NIXL Python API (CUDA 12)
NIXL (NVIDIA Inference Xfer Library) is an open-source Python API designed to accelerate point-to-point communications in AI inference frameworks. It provides a unified abstraction layer over various memory types (CPU, GPU) and storage (file, block, object store) through a modular plugin architecture. The `nixl-cu12` package specifically targets CUDA 12 environments. NIXL is actively maintained with frequent releases, with version 1.0.0 being the current stable release.
Warnings
- breaking NIXL 1.0.0 introduces significant breaking changes, including the removal of the legacy Multi-Object UCX backend and the complete transition to Device API V2. The previous Device API V1 implementation has been removed.
- gotcha Installing both `nixl-cu12` and `nixl-cu13` (or their respective meta-package variants) in the same environment can lead to unexpected behavior. If both are present, `nixl-cu13` will take precedence.
- gotcha NIXL is currently only supported on Linux environments (tested on Ubuntu and Fedora). It does not support macOS or Windows.

########################################

--- ASSIGNMENT 1 ---
Answer these questions using the NIXL Python API page:
(a) Which package targets CUDA 12 environments?
(b) If both `nixl-cu12` and `nixl-cu13` are installed in the same environment, which one takes precedence?
(c) Which two operating systems does NIXL not support?
--- ASSIGNMENT 2 ---
Write the next part of the NIXL Python API page, picking up after its final warning.

--- Short descriptive text snippets ---

########################################

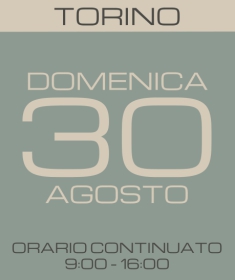 SCUOLA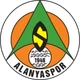 Alanyaspor
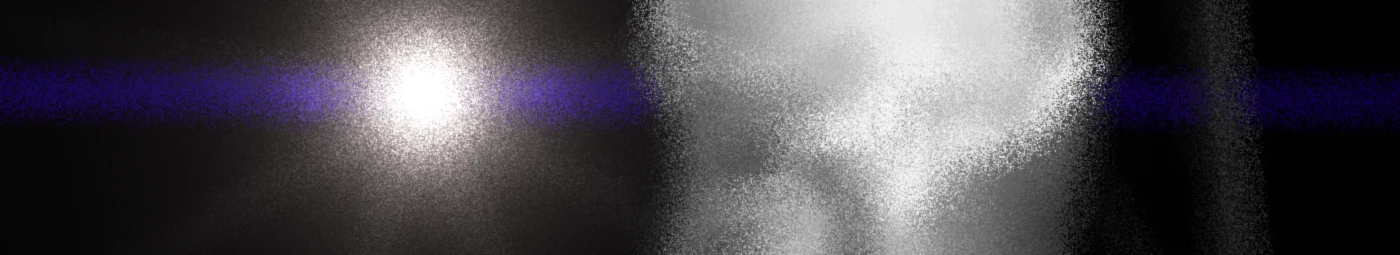 Bannerbild von Matthew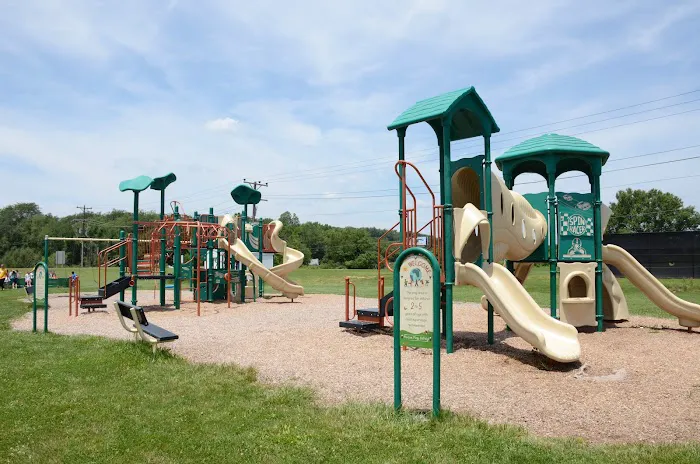 Regional Family YMCA of Laurel Highlands Picture 5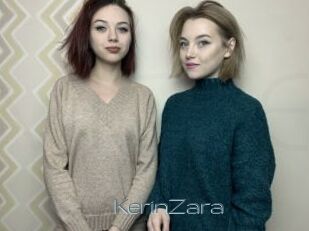 KerinZara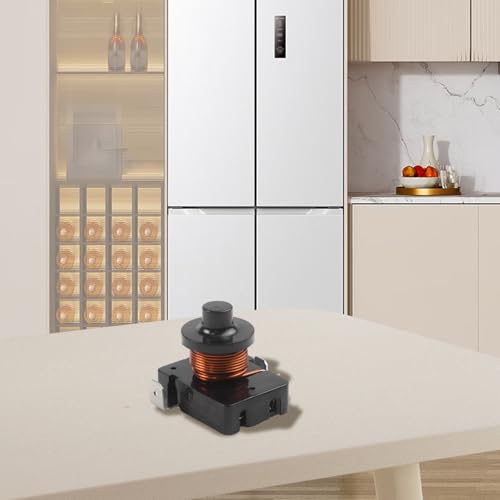 Vignette produit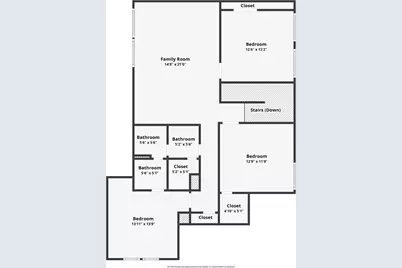 8232 Fenwick Drive, North Richland Hills, TX 76182 - Photo 38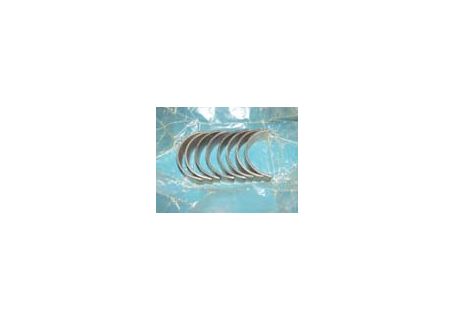 Serie bronzine biella 0,40 Lancia Appia 2^/3^ serie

########################################

--- EXERCISE RESPONSE 1 ---
(a) `nixl-cu12`
(b) `nixl-cu13`
(c) macOS and Windows

--- EXERCISE RESPONSE 2 ---
- gotcha Errors such as `NIXL_ERR_BACKEND` often indicate issues with the underlying backend configuration or its availability. This can stem from missing dependencies (like UCX or specific CUDA libraries), incorrect paths, or misconfigurations during agent initialization.
Install
-
pip install nixl-cu12 -
pip install "nixl[cu12]" # for CUDA 12 # For backwards compatibility, 'pip install nixl' automatically installs nixl[cu12]
Imports
- nixl_agent
from nixl import nixl_agent
Quickstart
import nixl
# Initialize a NIXL agent
try:
agent = nixl.nixl_agent('my_inference_agent')
print(f"NIXL agent '{agent.name}' initialized successfully.")
# Further NIXL operations would follow here, e.g., memory registration, transfer requests.
except Exception as e:
print(f"Error initializing NIXL agent: {e}")